Şimdi gelelim, medyadaki çarpık bir anlayışa... Birçok gazeteci, banka hortumlamalarında yürütülen paralanın geri alınmasında devletin "çaresiz kaldığını" öne sürüyor. Ve devlete arka çıkıyorlar. Kimi okuyucu da bu gazetecileri "kahraman" falan sanıyor. Oysa, gazetecinin prensip olarak, devlete arka çıkması gerekmez. Çünkü, devlet bir şekilde kandırılmış veya haksızlığa uğramış olsa bile, bu haksızlığı giderecek güce ve organlara sahiptir. Devlet, istediği takdirde bir gecede, ortalığı kasıp kavuracak tedbirler alabilir. Yani, devletin savunulmaya ihtiyacı yoktur. Savunulmaya ihtiyacı olan bireydir. Bütün rejimlerde, devletin karşısında birey güçsüzdür. Ve çeşitli haksızlıklara uğraması olasıdır. O yüzden gazeteci, bireyin yanında saf tutmalı, bireyin hak ve hukukuna sahip çıkmalıdır.

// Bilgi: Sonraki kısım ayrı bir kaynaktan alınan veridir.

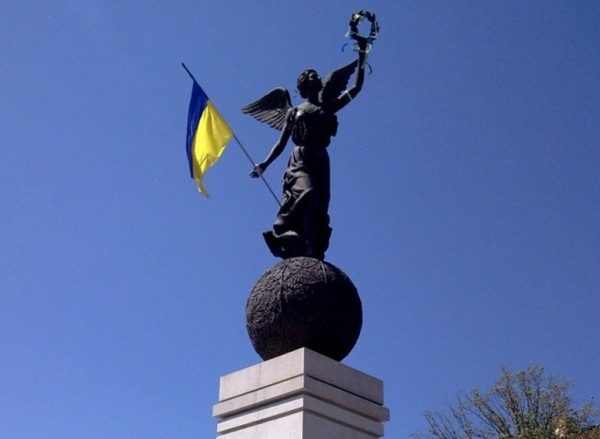 Харків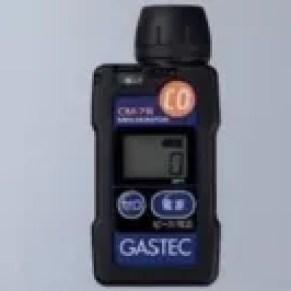 Gastec CM-6B Carbon Monoxide Detector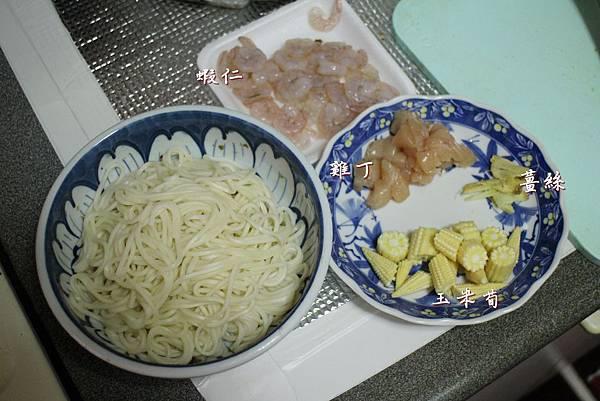 20190310-小夫妻拌麵-19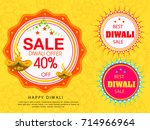 vector illustration of diwali... | Shutterstock .eps vector #714966964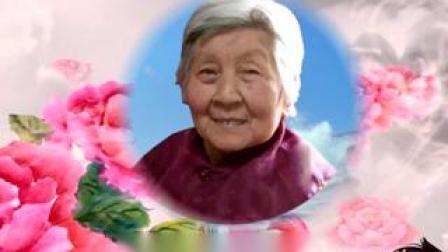 祝福妈妈90寿辰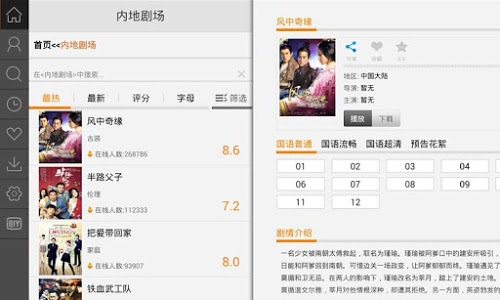 screenshot of PPS影音HD version 2.1.1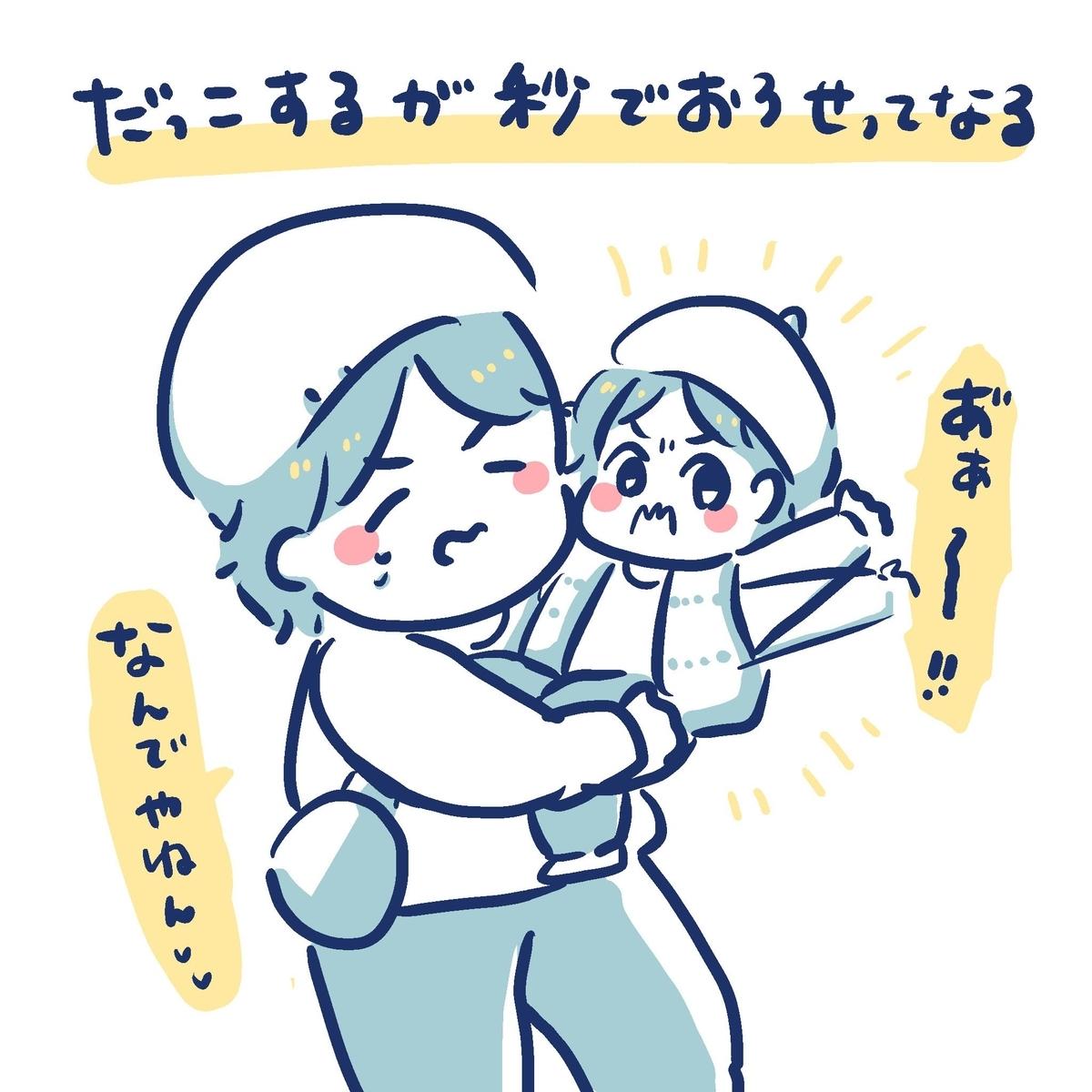 f:id:yantyakiroku:20191202160337j:plain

Aksi halde yanlış duruş, gazeteciyi devletin uzantısı haline getirir, daha hevesli olanlar ise "hükümet komiseri" havasına bürünebilirler. Bireyin, halkın ve milletin hak ve hukukunu gözetmekle mükellef gazetecinin, devlet resmi görevlileriyle veya hükümet yetkilileriyle kolkola girmesi, bu meslek için gerçek bir felakettir. Bir haksızlığa uğradığınızda, gideceğiniz yer neresidir? Adalettir! Orada da haksızlığa uğrarsanız, nereye koşarsınız? Basına... Ama basın da "devlet kapısı" haline gelmişse ne olacak? Kahraman zannedilen gazeteci devletin yanındaysa, yandınız demektir.